Le dialogue et la diplomatie ont donc triomphé au cours de cette visite très attendue à Abidjan du président de la CAF.

Le troisième président de la Confédération africaine de football a tenu à traduire sa gratitude au Président de la République de Côte d'Ivoire dont il a salué l'engagement et la disponibilité à aider les dirigeants de la Confédération à une meilleure gestion du football du continent.

« J'ai toujours dit dès le début de mon mandat que je ne pourrai jamais gérer le football africain sans la contribution de nos États et surtout de nos chefs d'État.

Dans de nombreux pays africains que j'ai visités, on note qu'il y a toujours l'implication du gouvernement.
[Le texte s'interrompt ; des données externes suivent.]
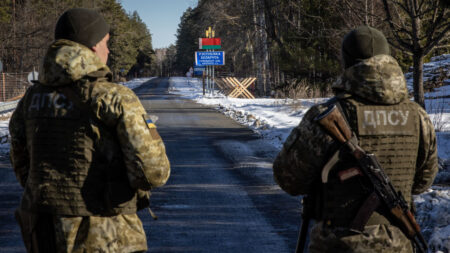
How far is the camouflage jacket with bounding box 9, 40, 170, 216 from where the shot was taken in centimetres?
253

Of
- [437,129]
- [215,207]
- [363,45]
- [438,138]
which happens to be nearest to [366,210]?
[363,45]

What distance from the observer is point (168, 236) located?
18.1 feet

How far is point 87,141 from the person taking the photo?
256cm

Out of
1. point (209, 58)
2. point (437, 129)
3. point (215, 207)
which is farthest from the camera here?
point (209, 58)

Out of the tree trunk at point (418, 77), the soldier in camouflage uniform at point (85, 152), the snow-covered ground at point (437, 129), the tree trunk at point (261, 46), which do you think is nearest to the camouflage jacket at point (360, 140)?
the soldier in camouflage uniform at point (85, 152)

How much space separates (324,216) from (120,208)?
39.3 inches

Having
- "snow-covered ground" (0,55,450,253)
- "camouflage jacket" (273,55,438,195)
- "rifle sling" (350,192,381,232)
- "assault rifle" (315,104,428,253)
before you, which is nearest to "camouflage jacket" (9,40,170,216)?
"camouflage jacket" (273,55,438,195)

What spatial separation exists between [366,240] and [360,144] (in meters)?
0.46

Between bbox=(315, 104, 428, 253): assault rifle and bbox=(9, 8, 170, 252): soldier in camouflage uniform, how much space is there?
0.83 m

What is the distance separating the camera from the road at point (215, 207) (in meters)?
5.32

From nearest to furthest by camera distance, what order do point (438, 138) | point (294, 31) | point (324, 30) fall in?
point (438, 138) → point (324, 30) → point (294, 31)

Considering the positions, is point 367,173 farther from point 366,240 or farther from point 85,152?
point 85,152

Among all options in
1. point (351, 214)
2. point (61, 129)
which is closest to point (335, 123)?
point (351, 214)

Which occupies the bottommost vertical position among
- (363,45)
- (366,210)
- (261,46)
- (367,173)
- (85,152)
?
(366,210)
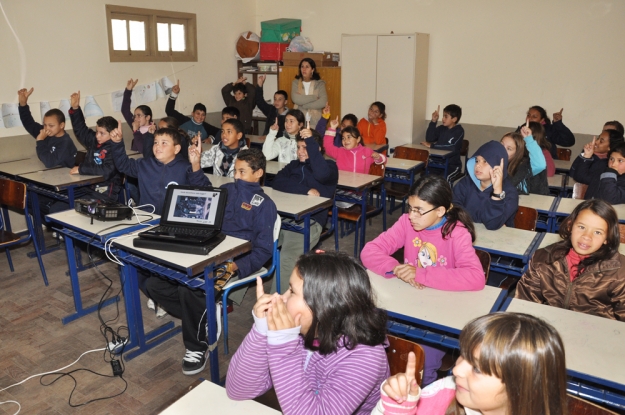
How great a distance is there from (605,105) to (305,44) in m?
3.80

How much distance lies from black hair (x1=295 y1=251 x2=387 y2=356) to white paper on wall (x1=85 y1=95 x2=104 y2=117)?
189 inches

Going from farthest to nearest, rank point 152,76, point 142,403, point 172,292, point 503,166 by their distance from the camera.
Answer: point 152,76 < point 503,166 < point 172,292 < point 142,403

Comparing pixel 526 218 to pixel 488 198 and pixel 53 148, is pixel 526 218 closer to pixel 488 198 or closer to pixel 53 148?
pixel 488 198

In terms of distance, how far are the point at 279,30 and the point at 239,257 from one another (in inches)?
196

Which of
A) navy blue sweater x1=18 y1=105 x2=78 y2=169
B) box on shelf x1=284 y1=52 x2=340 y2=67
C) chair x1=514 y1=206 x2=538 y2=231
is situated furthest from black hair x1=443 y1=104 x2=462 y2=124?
navy blue sweater x1=18 y1=105 x2=78 y2=169

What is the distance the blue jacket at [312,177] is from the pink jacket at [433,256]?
4.41ft

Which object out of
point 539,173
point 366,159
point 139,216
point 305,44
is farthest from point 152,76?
point 539,173

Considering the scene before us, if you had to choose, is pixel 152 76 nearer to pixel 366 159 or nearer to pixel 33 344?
pixel 366 159

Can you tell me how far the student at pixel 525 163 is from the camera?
3656mm

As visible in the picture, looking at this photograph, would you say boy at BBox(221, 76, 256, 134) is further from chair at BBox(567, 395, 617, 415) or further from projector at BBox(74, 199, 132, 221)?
chair at BBox(567, 395, 617, 415)

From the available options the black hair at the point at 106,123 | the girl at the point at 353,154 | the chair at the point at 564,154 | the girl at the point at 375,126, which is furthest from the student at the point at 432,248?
the girl at the point at 375,126

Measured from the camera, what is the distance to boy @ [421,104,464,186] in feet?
19.8

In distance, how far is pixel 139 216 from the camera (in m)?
3.02

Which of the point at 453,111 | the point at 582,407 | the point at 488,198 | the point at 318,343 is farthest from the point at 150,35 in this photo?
the point at 582,407
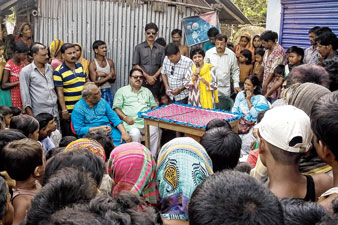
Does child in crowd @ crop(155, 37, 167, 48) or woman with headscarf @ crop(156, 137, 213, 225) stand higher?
child in crowd @ crop(155, 37, 167, 48)

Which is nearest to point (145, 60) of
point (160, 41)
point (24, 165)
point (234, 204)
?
point (160, 41)

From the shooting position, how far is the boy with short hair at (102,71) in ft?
21.5

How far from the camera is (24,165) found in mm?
2521

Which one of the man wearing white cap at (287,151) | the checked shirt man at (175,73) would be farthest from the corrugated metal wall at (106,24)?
the man wearing white cap at (287,151)

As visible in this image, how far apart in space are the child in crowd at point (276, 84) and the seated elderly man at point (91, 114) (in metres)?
2.65

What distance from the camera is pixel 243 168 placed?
2.72 meters

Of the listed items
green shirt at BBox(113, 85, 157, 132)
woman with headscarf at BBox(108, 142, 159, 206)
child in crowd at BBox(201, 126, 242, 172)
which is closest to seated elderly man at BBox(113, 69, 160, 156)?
green shirt at BBox(113, 85, 157, 132)

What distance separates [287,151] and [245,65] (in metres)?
5.62

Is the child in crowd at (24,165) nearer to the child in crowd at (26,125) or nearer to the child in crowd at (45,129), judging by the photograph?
the child in crowd at (26,125)

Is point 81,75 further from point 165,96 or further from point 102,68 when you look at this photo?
point 165,96

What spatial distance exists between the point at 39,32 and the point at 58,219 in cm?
636

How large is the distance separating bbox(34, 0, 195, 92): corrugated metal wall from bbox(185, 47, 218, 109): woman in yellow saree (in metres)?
1.56

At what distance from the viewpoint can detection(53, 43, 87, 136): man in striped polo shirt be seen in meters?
5.66

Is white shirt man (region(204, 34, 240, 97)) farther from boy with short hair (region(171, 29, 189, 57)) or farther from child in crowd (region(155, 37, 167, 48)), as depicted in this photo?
child in crowd (region(155, 37, 167, 48))
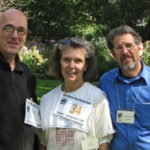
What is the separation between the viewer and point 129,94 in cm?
239

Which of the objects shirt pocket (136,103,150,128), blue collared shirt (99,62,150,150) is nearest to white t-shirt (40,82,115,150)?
blue collared shirt (99,62,150,150)

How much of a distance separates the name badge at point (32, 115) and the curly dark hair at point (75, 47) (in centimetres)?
45

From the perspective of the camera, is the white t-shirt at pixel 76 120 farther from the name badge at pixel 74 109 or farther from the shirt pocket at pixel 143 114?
the shirt pocket at pixel 143 114

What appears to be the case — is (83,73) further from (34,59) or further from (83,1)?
(83,1)

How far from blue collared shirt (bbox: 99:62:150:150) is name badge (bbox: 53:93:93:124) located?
315 mm

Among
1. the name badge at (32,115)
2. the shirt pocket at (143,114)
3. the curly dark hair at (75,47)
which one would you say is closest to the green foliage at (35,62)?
the curly dark hair at (75,47)

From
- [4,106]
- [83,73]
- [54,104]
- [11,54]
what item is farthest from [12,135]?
[83,73]

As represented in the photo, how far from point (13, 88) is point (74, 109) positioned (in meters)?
0.60

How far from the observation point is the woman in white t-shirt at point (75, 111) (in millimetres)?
2178

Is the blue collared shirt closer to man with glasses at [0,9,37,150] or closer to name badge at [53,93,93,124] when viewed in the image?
name badge at [53,93,93,124]

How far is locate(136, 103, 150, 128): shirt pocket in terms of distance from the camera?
2.30m

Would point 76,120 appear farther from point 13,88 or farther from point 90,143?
point 13,88

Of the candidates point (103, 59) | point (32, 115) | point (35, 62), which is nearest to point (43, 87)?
point (35, 62)

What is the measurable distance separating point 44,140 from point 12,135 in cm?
37
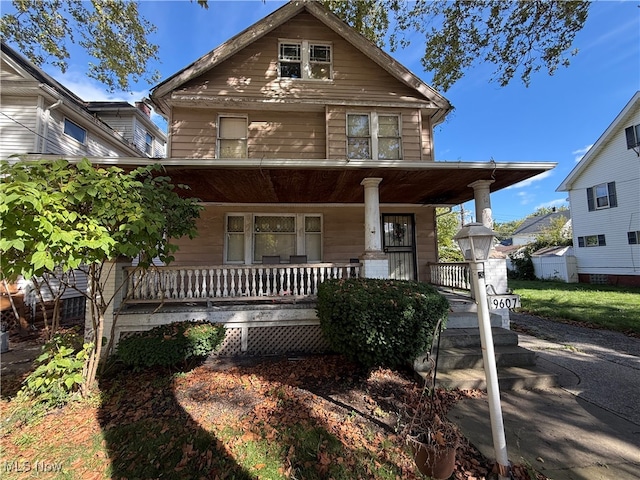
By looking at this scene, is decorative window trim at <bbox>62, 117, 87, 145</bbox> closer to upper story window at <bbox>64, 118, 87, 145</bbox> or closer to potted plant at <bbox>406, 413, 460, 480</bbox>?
upper story window at <bbox>64, 118, 87, 145</bbox>

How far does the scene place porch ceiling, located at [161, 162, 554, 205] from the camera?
5.37 meters

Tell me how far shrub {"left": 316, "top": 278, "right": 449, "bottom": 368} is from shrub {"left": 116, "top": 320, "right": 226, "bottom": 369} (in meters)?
2.08

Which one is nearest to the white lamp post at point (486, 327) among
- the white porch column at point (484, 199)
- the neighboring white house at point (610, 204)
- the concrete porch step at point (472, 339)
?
the concrete porch step at point (472, 339)

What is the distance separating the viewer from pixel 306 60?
26.0 ft

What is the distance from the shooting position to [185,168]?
5.16 m

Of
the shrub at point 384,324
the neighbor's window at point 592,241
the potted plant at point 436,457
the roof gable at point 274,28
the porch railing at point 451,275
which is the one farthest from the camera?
the neighbor's window at point 592,241

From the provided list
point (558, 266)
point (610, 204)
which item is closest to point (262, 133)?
point (610, 204)

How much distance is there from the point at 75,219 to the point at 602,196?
22.1 meters

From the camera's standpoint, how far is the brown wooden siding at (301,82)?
25.1 feet

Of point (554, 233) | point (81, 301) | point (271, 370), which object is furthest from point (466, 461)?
point (554, 233)

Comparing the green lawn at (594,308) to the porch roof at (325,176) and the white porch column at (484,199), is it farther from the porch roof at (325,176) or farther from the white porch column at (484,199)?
the porch roof at (325,176)

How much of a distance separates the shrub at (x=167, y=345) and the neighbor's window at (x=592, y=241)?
2033cm

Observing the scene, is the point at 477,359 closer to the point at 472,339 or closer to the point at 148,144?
the point at 472,339

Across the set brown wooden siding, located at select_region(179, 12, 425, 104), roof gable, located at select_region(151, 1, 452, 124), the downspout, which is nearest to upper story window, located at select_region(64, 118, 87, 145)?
the downspout
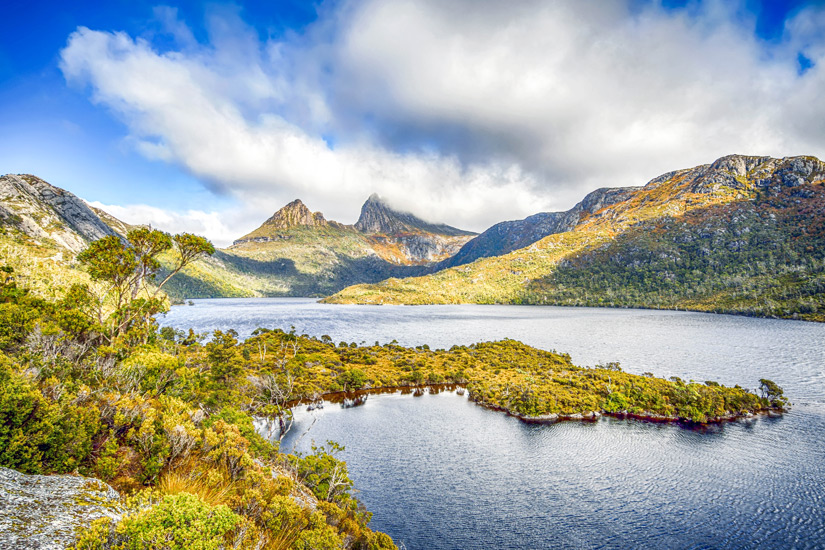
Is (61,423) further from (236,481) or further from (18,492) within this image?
(236,481)

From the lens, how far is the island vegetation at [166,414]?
418 inches

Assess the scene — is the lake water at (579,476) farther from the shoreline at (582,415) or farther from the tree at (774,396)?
the tree at (774,396)

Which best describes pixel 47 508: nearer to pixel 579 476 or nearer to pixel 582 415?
pixel 579 476

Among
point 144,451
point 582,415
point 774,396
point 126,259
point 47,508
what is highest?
point 126,259

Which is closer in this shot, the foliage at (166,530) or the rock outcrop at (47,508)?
the rock outcrop at (47,508)

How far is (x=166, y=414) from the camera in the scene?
16.3m

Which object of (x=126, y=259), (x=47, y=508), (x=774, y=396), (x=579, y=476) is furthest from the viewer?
(x=774, y=396)

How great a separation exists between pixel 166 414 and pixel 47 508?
28.9ft

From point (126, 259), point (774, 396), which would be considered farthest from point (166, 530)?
point (774, 396)

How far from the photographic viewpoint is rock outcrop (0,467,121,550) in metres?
6.93

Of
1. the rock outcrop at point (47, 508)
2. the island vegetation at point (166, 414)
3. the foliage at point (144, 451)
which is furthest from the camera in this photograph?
the island vegetation at point (166, 414)

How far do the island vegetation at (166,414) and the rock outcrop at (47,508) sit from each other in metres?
0.61

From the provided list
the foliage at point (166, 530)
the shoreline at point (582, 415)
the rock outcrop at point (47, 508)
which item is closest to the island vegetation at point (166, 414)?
the foliage at point (166, 530)

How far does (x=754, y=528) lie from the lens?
30891mm
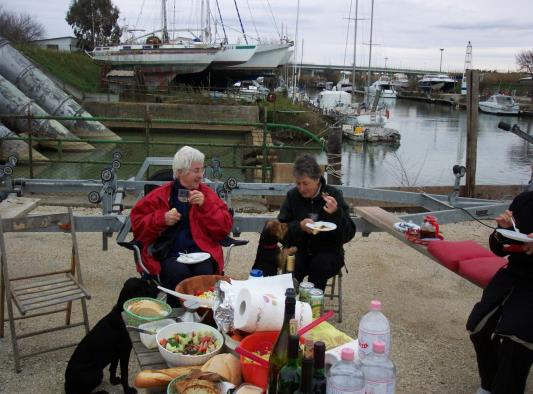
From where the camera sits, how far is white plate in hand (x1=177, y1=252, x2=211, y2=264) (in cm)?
339

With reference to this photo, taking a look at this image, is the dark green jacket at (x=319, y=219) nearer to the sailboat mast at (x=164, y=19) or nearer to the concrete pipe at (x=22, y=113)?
the concrete pipe at (x=22, y=113)

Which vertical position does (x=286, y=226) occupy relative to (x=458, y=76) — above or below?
below

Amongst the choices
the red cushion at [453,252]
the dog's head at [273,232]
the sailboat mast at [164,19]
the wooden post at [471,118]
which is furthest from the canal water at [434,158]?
the sailboat mast at [164,19]

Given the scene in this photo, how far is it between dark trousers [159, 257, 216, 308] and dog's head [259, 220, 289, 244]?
0.44 m

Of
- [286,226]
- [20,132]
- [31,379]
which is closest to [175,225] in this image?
[286,226]

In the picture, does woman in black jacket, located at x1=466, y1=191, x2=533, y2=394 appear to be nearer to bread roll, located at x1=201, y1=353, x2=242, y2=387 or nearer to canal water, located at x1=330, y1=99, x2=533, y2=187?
bread roll, located at x1=201, y1=353, x2=242, y2=387

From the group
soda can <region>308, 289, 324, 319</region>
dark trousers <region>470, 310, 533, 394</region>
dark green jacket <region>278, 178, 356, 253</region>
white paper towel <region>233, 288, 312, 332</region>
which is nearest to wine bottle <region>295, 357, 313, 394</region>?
white paper towel <region>233, 288, 312, 332</region>

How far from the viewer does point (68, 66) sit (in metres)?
31.1

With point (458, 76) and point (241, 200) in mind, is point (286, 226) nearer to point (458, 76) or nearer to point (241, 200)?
point (241, 200)

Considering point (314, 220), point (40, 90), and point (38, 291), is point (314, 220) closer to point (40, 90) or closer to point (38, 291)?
point (38, 291)

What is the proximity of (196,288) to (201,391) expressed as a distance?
3.16ft

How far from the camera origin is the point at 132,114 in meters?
25.2

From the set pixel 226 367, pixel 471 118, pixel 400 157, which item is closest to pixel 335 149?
pixel 471 118

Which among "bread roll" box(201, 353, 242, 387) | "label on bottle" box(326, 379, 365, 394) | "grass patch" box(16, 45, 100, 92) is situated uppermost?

C'est vrai, il y a ce que nous appelons l'autonomie des fédérations que nous réclamons à travers le statut de la Fifa, mais l'autonomie ne veut pas dire indépendance.

Il y a une autonomie de gestion, mais nous sommes dans un pays, dans lequel nous travaillons. On ne peut rien faire sans les autorités », a-t-il souligné.

Le président de la CAF a réaffirmé également l'engagement de l'institution qu'il préside à œuvrer afin que le football africain ne se retrouve plus dans cette situation par rapport à l'organisation de sa compétition la plus importante.

Il a notamment évoqué la création d'un accord-cadre entre les pays désignés pour l'organisation de la compétition et la Caf.

« Dans les six mois à venir, on doit se retrouver avec nos techniciens pour élaborer l'accord cadre et revoir aussi le planning des préparatifs de la compétition pour chaque pays », a-t-il déclaré.

Le président Ahmad, a enfin commenté la saisie du Tas par les Comores contre le Cameroun. « Ils peuvent le faire, c'est leur droit mais le football c'est sur le terrain, pas sur la table », a-t-il dit.

Aucune incidence sur la réalisation des travaux

La décision du Chef de l'État ivoirien d'accepter le glissement de la compétition a été motivée par un souci de solidarité africaine dont la Côte d'Ivoire est un modèle sur le continent.

« Le président de la République a tenu à exprimer sa solidarité à l'ensemble des sportifs africains et surtout au Cameroun pour les investissements importants qui ont été réalisés », a déclaré le ministre des Sport ivoirien Danho Paulin.

Le ministre des sports qui intervenait au nom de l'État ivoirien, a souligné que la Côte d'Ivoire est un pays de paix, d'hospitalité et de dialogue qui ne peut pas échapper à sa vocation d'être toujours aux côtés de la jeunesse africaine, qui a besoin d'un évènement aussi important que la Coupe d'Afrique des nations.

Malgré ce glissement de date, le président de la République a donné des instructions pour la poursuite de l'ensemble des travaux en cours, pour que les délais soient respectés.

« Nous allons nous y mettre avec le comité d'organisation pour que toutes les infrastructures sportives et d'hébergement soient réalisés dans les délais prévus contractuellement.

Tous les investissements qui sont programmés se feront dans les délais pour que la Côte d'Ivoire soit au rendez-vous de ce grand évènement sportif de la jeunesse africaine », a rassuré le ministre des Sports.